╔══
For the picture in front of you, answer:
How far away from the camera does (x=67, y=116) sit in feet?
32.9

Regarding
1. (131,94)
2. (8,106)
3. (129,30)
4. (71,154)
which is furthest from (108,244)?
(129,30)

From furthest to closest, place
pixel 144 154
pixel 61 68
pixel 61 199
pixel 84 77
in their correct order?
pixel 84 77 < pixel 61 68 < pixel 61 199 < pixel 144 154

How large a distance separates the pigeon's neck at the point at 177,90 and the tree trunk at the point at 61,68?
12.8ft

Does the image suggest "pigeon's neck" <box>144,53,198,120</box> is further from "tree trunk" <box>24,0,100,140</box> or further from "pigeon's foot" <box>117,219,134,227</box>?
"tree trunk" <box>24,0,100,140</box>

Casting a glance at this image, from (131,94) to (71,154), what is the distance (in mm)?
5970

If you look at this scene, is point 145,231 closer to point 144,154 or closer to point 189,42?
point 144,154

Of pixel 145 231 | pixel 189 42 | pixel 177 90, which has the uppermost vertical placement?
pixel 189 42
╚══
Written task: Copy out all of the records above with "pigeon's neck" swapped for "bird's neck" everywhere, keeping every other word the same.

Written answer:
For the picture in front of you, answer:
How far away from the camera does (x=67, y=116) sit in feet?
32.9

Regarding
1. (131,94)
2. (8,106)
3. (129,30)
4. (71,154)
which is furthest from (108,244)?
(129,30)

From furthest to closest, place
pixel 144 154
pixel 61 68
pixel 61 199
pixel 84 77
in their correct order?
pixel 84 77 < pixel 61 68 < pixel 61 199 < pixel 144 154

How large a distance separates the bird's neck at the point at 177,90 and the tree trunk at the point at 61,68?
12.8ft

Does the image suggest "bird's neck" <box>144,53,198,120</box> is further from "tree trunk" <box>24,0,100,140</box> or further from "pigeon's foot" <box>117,219,134,227</box>?
"tree trunk" <box>24,0,100,140</box>

Casting a glance at this image, from (131,94) to (71,154), what is the distance (in mm)?
5970

If you look at this scene, is point 145,231 closer to point 144,154 or closer to point 189,42?
point 144,154

Of pixel 145 231 | pixel 189 42 | pixel 177 90, which has the uppermost vertical placement?
pixel 189 42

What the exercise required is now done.